→ TASK TO COMPLETE: Print the records below from the first line through the line containing "Rights Reserved. */", both included, word for word.
○ ○ ○
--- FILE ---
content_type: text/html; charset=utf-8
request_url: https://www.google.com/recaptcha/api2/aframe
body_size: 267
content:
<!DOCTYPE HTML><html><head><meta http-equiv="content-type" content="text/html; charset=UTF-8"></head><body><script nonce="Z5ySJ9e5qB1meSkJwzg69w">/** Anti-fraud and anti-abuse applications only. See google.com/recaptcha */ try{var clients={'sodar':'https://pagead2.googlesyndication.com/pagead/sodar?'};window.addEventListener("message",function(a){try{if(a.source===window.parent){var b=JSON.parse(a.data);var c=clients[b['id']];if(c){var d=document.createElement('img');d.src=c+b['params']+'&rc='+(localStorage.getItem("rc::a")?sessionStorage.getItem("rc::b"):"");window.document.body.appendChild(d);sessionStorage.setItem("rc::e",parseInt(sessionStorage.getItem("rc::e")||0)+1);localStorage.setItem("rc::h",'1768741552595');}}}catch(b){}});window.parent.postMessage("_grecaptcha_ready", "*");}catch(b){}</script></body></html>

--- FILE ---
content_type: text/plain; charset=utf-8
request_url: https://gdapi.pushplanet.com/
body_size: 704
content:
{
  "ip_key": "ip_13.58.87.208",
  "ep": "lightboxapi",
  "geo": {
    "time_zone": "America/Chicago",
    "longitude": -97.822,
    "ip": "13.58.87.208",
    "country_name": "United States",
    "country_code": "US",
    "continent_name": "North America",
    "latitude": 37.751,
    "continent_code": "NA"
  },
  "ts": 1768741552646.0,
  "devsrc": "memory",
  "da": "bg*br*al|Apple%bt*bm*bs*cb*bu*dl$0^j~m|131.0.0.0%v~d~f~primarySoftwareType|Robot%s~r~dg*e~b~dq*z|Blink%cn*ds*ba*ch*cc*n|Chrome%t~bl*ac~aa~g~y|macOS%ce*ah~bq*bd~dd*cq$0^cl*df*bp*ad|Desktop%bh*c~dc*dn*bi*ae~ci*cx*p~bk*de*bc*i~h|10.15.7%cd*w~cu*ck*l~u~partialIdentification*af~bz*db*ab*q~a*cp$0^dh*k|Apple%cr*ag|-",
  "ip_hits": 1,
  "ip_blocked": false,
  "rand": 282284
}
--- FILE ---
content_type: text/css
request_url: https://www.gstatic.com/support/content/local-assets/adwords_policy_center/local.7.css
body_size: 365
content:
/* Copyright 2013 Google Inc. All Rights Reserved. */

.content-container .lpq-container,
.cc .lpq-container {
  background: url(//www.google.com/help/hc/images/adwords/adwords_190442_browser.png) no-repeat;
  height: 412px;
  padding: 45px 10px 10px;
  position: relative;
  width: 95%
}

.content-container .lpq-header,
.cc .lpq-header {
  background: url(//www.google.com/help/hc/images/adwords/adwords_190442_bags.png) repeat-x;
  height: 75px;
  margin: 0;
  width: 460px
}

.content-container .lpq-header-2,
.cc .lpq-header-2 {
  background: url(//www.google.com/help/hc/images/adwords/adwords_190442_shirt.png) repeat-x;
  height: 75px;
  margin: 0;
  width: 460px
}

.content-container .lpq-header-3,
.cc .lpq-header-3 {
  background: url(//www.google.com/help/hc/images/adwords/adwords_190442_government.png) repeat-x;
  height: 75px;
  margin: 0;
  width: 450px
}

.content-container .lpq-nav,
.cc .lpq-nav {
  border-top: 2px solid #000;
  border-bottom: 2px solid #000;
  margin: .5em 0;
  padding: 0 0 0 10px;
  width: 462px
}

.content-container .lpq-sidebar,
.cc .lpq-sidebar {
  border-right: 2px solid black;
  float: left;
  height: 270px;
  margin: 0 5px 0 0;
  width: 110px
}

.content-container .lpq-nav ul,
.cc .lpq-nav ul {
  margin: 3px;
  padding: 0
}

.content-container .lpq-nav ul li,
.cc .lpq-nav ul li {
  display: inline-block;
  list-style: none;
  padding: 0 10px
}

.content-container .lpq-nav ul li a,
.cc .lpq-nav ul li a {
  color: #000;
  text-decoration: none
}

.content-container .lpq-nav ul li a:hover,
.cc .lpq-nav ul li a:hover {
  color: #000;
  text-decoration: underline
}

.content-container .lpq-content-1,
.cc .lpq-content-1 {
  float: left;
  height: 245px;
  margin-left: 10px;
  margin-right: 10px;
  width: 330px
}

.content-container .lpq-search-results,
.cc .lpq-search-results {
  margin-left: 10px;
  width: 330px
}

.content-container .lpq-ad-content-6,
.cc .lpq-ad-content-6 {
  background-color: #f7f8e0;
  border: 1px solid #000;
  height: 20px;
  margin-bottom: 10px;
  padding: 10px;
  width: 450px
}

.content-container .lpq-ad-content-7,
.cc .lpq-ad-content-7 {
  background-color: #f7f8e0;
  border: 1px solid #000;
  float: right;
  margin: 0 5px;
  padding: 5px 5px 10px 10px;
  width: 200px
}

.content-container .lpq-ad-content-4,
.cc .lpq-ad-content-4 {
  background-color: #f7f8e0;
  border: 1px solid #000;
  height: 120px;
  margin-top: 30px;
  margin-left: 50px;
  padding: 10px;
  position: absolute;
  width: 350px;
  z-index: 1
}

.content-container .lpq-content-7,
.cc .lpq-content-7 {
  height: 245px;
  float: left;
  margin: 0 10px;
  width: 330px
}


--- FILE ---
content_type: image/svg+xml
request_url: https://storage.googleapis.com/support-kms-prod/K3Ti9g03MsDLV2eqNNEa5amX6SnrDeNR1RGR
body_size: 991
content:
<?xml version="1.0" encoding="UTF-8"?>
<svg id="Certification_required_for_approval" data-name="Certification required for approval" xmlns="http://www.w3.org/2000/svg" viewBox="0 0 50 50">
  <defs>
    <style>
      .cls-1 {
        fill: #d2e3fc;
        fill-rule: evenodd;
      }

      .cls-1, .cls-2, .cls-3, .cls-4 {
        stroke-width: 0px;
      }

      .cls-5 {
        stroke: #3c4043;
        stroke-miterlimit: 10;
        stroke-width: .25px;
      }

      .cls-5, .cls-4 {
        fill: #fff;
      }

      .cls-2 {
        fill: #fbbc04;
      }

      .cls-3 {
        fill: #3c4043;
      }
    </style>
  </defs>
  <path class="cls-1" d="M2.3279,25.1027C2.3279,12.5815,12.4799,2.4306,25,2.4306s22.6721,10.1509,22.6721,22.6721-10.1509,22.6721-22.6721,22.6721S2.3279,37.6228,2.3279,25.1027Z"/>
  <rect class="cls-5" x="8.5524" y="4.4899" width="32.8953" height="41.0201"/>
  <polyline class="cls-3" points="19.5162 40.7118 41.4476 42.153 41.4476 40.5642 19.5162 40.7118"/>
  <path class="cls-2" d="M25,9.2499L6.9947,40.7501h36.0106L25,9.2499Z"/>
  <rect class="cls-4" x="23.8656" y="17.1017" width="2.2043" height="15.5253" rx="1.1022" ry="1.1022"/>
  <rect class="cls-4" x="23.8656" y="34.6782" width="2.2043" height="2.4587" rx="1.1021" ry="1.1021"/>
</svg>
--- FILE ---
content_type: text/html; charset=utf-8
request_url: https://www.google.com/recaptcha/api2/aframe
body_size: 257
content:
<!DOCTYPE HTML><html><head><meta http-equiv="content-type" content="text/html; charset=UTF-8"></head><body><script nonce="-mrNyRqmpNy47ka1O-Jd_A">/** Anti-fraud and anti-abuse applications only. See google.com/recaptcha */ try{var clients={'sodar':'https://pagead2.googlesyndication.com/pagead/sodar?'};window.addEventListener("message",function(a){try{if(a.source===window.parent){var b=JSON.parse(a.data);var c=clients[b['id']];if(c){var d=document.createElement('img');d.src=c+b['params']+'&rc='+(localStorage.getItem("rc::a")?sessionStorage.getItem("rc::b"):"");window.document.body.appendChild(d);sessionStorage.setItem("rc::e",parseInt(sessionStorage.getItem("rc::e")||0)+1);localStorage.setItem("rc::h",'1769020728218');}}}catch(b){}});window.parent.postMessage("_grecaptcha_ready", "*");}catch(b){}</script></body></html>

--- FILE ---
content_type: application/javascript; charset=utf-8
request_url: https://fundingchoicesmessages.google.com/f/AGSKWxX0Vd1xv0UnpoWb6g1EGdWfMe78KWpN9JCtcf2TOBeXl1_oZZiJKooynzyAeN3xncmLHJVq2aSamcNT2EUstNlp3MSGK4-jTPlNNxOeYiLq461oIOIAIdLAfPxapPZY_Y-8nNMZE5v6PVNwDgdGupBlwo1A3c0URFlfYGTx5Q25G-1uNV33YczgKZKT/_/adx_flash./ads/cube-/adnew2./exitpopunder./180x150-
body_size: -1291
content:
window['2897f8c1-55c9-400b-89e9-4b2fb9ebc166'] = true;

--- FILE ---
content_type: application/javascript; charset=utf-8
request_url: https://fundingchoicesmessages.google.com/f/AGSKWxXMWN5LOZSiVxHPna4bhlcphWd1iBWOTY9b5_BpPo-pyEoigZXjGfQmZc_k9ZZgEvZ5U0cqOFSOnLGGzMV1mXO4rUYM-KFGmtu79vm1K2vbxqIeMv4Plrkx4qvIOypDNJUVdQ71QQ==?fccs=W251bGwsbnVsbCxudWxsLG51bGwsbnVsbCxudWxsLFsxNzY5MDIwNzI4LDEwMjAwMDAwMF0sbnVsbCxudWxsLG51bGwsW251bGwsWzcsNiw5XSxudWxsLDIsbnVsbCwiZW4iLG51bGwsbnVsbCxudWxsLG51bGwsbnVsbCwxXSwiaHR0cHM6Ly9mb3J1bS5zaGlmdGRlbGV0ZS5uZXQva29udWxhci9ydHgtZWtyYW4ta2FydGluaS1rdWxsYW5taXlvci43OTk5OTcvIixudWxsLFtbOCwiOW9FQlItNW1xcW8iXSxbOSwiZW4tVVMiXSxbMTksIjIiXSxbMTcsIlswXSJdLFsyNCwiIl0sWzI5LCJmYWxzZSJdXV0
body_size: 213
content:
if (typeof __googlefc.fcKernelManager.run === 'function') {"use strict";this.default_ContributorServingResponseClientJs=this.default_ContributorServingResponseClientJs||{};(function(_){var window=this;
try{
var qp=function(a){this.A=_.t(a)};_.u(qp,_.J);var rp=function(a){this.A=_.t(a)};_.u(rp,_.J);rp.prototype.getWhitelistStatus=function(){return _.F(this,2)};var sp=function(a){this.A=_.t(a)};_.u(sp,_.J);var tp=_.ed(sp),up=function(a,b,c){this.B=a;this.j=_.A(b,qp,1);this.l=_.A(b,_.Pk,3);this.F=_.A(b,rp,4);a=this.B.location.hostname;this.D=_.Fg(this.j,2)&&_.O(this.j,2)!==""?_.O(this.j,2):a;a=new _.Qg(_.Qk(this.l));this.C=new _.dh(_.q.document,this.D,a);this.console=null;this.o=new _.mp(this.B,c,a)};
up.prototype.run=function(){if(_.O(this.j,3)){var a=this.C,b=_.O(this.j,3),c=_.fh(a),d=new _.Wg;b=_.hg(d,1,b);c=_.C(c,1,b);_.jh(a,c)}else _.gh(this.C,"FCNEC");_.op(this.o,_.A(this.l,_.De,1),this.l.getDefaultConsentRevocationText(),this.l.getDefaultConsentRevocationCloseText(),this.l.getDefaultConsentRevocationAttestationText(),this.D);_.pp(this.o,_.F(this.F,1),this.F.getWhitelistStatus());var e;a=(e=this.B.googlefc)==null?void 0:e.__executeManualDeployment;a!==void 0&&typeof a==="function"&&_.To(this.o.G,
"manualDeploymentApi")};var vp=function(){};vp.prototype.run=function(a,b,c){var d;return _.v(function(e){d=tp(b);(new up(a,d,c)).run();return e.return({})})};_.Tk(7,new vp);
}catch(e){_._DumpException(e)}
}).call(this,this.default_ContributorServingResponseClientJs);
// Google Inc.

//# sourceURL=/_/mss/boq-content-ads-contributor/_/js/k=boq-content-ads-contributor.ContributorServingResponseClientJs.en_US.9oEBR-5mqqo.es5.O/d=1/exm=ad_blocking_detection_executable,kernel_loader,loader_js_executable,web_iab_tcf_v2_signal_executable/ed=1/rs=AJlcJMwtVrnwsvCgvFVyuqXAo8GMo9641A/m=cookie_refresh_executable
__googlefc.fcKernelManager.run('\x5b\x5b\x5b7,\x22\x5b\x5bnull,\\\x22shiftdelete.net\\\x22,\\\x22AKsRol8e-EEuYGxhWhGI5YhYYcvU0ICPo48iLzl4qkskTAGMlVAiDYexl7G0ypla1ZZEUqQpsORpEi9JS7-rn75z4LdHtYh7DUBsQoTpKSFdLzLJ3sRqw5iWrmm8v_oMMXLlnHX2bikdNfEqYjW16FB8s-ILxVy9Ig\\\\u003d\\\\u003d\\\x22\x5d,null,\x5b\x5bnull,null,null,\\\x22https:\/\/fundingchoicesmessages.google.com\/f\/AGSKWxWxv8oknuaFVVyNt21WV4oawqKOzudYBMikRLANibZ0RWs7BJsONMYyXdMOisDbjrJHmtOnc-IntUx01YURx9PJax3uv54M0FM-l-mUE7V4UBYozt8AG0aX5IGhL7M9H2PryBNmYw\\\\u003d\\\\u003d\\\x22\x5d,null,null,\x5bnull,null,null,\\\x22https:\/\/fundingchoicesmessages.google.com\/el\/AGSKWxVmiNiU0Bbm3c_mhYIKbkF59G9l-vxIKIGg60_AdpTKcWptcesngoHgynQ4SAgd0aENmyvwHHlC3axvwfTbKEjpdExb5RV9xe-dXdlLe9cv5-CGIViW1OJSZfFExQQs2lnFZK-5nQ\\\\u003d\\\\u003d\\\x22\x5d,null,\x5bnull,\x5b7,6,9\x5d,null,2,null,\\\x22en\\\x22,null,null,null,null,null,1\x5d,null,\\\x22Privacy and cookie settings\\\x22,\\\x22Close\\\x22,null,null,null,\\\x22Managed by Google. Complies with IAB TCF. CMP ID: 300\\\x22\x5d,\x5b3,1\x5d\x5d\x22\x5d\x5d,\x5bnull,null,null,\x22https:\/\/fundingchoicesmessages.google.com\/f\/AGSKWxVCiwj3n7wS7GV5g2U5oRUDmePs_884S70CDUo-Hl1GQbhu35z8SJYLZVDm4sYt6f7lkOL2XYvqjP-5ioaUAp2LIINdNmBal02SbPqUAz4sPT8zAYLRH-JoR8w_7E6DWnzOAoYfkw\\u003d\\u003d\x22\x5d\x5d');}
○ ○ ○
→ ANSWER:
--- FILE ---
content_type: text/html; charset=utf-8
request_url: https://www.google.com/recaptcha/api2/aframe
body_size: 267
content:
<!DOCTYPE HTML><html><head><meta http-equiv="content-type" content="text/html; charset=UTF-8"></head><body><script nonce="Z5ySJ9e5qB1meSkJwzg69w">/** Anti-fraud and anti-abuse applications only. See google.com/recaptcha */ try{var clients={'sodar':'https://pagead2.googlesyndication.com/pagead/sodar?'};window.addEventListener("message",function(a){try{if(a.source===window.parent){var b=JSON.parse(a.data);var c=clients[b['id']];if(c){var d=document.createElement('img');d.src=c+b['params']+'&rc='+(localStorage.getItem("rc::a")?sessionStorage.getItem("rc::b"):"");window.document.body.appendChild(d);sessionStorage.setItem("rc::e",parseInt(sessionStorage.getItem("rc::e")||0)+1);localStorage.setItem("rc::h",'1768741552595');}}}catch(b){}});window.parent.postMessage("_grecaptcha_ready", "*");}catch(b){}</script></body></html>

--- FILE ---
content_type: text/plain; charset=utf-8
request_url: https://gdapi.pushplanet.com/
body_size: 704
content:
{
  "ip_key": "ip_13.58.87.208",
  "ep": "lightboxapi",
  "geo": {
    "time_zone": "America/Chicago",
    "longitude": -97.822,
    "ip": "13.58.87.208",
    "country_name": "United States",
    "country_code": "US",
    "continent_name": "North America",
    "latitude": 37.751,
    "continent_code": "NA"
  },
  "ts": 1768741552646.0,
  "devsrc": "memory",
  "da": "bg*br*al|Apple%bt*bm*bs*cb*bu*dl$0^j~m|131.0.0.0%v~d~f~primarySoftwareType|Robot%s~r~dg*e~b~dq*z|Blink%cn*ds*ba*ch*cc*n|Chrome%t~bl*ac~aa~g~y|macOS%ce*ah~bq*bd~dd*cq$0^cl*df*bp*ad|Desktop%bh*c~dc*dn*bi*ae~ci*cx*p~bk*de*bc*i~h|10.15.7%cd*w~cu*ck*l~u~partialIdentification*af~bz*db*ab*q~a*cp$0^dh*k|Apple%cr*ag|-",
  "ip_hits": 1,
  "ip_blocked": false,
  "rand": 282284
}
--- FILE ---
content_type: text/css
request_url: https://www.gstatic.com/support/content/local-assets/adwords_policy_center/local.7.css
body_size: 365
content:
/* Copyright 2013 Google Inc. All Rights Reserved. */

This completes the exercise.